I don't remember getting in the car, I don't remember punching in the address to our house  into the satnav but I'm almost there when I zone back in. I'm covered in blood. My hands are shaking. I feel sick. I blink away the bad thoughts. I blink away the pain. I blink away everything but knowing Spencer is waiting for me.

I keep driving, I don't care about anything but Spencer.

Spencer.

The thought of being in his arms again was the only thing that kept me going through the entire ordeal. As my brain dare wanders the cuts burn in pain and I shake my head, clearing it out. I need Spencer. I need him now.

As I turn into our road I see an ambulance and then I see him. I don't even cut the car off as I throw open the door and run to him. His arms encircle me and I break down. I press my face into his neck and take in his smell, the smell of home and of safety.
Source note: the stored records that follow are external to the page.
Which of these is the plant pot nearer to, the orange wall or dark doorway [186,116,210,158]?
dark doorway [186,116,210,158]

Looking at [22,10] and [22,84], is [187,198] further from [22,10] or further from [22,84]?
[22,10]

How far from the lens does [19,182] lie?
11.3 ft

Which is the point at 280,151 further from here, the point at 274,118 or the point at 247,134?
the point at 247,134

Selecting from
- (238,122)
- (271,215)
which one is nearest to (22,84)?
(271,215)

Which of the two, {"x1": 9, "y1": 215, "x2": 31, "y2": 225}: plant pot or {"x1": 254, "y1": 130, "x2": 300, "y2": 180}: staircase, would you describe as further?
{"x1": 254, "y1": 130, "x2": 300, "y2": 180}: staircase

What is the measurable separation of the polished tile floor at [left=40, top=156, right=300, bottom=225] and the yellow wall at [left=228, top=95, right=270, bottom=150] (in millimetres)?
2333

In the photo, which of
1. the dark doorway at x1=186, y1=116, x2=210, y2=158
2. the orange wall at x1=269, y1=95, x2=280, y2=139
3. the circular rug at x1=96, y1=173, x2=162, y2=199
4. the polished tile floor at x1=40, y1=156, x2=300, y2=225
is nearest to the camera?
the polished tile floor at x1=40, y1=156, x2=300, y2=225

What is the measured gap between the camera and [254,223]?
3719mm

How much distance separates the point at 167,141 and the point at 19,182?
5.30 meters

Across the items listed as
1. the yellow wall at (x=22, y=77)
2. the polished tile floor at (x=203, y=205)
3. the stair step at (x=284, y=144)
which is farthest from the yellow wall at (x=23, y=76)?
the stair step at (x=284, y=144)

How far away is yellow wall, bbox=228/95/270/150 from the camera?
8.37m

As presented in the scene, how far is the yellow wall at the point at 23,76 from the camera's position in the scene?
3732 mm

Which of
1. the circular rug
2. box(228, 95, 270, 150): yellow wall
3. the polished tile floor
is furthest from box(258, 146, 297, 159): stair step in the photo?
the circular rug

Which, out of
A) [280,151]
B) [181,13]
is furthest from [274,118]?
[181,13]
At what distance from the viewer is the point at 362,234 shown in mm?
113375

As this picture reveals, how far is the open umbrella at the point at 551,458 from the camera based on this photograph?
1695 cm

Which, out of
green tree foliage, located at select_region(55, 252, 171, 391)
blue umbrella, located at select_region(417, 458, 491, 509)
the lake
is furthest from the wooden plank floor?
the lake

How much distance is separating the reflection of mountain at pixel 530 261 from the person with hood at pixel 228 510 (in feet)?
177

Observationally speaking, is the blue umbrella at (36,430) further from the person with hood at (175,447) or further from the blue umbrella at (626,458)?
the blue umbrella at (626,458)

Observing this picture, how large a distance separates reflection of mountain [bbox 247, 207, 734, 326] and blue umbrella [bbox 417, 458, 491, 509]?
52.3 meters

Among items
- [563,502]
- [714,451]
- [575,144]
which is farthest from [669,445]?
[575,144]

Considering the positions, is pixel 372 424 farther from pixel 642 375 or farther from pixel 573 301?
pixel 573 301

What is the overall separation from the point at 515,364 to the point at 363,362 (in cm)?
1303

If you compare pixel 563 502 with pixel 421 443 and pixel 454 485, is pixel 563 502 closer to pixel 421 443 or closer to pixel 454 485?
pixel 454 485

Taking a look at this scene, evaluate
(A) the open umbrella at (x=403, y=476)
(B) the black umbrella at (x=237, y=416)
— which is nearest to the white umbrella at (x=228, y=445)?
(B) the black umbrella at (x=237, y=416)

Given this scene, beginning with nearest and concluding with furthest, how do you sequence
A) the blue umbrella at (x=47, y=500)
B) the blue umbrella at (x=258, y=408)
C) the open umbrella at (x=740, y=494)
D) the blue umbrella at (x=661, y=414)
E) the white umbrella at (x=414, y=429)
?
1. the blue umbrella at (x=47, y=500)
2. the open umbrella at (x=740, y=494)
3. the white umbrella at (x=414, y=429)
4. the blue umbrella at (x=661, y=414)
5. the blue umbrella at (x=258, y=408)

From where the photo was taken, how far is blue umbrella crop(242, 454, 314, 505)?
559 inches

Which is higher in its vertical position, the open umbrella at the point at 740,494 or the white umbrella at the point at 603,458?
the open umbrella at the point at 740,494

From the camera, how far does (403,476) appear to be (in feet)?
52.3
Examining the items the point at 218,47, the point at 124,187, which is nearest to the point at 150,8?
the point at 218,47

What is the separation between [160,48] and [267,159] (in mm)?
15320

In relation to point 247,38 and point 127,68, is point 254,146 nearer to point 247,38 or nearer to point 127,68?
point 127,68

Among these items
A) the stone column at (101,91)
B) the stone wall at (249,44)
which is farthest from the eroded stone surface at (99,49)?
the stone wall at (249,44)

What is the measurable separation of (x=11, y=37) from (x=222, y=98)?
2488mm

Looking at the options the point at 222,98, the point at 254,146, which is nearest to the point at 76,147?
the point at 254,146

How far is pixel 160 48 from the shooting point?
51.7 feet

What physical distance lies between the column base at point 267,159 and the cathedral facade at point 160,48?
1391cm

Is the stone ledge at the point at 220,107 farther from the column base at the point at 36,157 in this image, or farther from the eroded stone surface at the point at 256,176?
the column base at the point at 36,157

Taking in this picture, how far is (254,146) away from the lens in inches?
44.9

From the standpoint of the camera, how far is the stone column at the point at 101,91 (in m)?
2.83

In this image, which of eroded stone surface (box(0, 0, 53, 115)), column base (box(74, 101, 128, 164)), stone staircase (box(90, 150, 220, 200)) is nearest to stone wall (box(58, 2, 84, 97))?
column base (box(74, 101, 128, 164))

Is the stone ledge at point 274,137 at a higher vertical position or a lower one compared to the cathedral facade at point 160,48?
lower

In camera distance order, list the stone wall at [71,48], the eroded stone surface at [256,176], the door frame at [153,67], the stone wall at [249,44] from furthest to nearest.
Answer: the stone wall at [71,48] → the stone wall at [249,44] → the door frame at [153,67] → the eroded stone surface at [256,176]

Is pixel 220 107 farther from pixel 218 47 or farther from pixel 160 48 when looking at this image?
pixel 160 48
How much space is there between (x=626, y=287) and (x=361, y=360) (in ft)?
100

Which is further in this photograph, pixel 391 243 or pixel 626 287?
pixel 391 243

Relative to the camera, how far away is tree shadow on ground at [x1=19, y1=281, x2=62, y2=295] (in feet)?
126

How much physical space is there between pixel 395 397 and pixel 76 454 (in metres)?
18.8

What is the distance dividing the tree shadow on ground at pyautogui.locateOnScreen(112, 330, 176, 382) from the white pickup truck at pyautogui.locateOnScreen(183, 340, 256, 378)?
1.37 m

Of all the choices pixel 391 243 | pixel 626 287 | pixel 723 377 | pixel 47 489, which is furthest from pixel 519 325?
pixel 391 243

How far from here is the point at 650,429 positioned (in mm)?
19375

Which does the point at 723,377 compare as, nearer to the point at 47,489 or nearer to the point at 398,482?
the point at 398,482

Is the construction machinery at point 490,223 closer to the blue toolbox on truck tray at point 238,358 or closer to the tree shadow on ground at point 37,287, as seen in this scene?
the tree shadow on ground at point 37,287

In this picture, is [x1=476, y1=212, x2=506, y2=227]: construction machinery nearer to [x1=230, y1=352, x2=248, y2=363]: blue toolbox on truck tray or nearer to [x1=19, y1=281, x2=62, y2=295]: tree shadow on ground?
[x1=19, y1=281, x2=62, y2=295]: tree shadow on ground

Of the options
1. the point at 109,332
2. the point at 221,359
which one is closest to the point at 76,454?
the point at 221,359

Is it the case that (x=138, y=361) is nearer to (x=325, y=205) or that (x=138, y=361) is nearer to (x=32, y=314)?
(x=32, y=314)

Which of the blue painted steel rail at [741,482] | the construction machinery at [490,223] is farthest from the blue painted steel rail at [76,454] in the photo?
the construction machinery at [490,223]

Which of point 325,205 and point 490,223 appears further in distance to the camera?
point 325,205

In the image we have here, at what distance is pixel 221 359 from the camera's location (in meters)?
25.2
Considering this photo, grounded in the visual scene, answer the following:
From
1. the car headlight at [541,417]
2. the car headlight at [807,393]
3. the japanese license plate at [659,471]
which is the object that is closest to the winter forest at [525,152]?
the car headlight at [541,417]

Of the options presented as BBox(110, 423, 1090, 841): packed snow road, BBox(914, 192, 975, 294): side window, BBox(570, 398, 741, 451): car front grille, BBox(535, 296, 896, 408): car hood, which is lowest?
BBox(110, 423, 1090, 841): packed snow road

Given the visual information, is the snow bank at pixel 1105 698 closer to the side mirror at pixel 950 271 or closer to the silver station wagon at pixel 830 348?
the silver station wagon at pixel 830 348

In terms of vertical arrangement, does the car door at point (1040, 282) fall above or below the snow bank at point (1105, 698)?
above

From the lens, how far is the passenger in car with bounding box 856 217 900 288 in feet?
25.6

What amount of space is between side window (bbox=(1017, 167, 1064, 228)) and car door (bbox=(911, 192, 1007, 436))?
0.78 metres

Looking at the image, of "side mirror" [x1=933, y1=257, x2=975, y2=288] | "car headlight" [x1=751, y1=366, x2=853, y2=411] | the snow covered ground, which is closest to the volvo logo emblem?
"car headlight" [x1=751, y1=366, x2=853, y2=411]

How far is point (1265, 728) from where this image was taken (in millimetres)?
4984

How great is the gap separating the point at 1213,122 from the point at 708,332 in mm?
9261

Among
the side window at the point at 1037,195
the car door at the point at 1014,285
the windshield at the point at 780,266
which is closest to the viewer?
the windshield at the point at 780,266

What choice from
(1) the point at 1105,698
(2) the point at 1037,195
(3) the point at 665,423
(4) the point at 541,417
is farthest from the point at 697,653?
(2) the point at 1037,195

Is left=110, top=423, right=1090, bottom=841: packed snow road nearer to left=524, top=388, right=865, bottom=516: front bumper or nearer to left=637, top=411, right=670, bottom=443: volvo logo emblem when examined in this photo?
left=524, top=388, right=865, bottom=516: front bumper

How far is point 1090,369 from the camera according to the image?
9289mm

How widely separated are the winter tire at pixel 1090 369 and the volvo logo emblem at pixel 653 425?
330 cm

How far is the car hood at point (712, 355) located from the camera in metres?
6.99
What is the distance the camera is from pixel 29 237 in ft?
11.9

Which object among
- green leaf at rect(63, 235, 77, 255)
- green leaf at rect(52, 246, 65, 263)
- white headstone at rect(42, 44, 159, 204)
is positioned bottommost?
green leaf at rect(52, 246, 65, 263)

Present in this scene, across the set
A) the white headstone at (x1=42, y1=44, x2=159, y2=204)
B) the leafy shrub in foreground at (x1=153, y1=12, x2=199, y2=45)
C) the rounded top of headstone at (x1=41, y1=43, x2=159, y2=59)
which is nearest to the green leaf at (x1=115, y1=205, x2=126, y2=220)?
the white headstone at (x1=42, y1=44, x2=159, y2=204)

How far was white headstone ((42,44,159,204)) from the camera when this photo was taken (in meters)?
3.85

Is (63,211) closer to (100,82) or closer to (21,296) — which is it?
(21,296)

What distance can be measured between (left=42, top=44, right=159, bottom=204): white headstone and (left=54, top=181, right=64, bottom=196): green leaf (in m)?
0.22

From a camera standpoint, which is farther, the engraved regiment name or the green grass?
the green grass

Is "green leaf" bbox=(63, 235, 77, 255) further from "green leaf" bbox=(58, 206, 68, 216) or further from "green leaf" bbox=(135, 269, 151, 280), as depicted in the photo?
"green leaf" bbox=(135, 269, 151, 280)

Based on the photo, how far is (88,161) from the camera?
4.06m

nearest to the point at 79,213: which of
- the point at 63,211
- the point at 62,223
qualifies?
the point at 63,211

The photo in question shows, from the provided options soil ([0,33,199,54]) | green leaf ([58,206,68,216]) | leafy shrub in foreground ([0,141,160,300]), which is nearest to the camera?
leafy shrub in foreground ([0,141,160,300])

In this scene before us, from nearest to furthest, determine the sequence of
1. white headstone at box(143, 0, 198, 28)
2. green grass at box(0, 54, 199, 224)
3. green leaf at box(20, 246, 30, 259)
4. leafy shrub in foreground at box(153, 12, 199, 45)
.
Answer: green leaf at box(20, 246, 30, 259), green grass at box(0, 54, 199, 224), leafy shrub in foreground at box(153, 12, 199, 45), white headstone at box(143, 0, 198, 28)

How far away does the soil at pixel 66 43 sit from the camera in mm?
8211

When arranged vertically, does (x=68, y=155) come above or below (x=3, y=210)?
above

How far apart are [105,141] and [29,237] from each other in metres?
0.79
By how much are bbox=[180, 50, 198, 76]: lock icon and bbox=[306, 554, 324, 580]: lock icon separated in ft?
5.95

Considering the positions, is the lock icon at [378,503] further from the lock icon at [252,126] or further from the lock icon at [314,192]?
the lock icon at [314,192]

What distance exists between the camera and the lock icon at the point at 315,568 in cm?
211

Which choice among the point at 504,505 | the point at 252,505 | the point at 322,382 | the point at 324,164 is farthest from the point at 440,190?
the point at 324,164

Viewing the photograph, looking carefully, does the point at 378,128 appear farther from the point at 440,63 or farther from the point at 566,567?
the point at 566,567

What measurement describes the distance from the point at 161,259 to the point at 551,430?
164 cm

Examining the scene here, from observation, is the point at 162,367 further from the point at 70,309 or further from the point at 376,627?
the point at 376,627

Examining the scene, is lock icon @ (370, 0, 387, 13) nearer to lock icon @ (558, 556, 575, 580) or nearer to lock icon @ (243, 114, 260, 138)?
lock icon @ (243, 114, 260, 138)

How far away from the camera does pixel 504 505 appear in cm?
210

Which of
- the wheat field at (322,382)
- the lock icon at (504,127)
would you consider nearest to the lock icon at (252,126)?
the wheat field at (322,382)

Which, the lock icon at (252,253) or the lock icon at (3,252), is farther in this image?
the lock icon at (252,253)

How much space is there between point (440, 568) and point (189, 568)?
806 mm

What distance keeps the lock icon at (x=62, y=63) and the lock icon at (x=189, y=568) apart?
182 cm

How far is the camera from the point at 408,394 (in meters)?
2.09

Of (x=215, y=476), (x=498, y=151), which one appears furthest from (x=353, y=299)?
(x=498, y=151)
"Am, my love, my love, I'm so sorry, I'm so sorry, I'm here, I'm so sorry." Spencer is whispering into my ear. He picks me up and carries me towards the ambulance. I pull back and hold his face in my hands. He's crying, he looks terrible. I look into those big brown eyes and take in the sharpness of his jaw, he's lost weight. There's an almost beard on his chin and the permanant dark smudges under his eyes were darker than ever, he looks like he has two black eyes. I take in every feature of his handsome face.

We sit in the back of the ambulance and the paramedic tries to get me to sit on my own but I cling to Spencer and she says she'll observe me from his lap. He keeps apologising in my ear.

"Stop saying sorry, its not your fault." I whisper. "I missed you."

He pulls back and looks at me before bursting into sobs, I grab him and pull him closer, placing kisses on his face. He doesn't say anything, just holds me as he cries into my shoulder. He suddenly pulls back, apologises again before crying even more.

"I should have been there, Angel, I am so sorry." He manages to stutter through sobs.

"Please stop apologising, there's nothing you could have done."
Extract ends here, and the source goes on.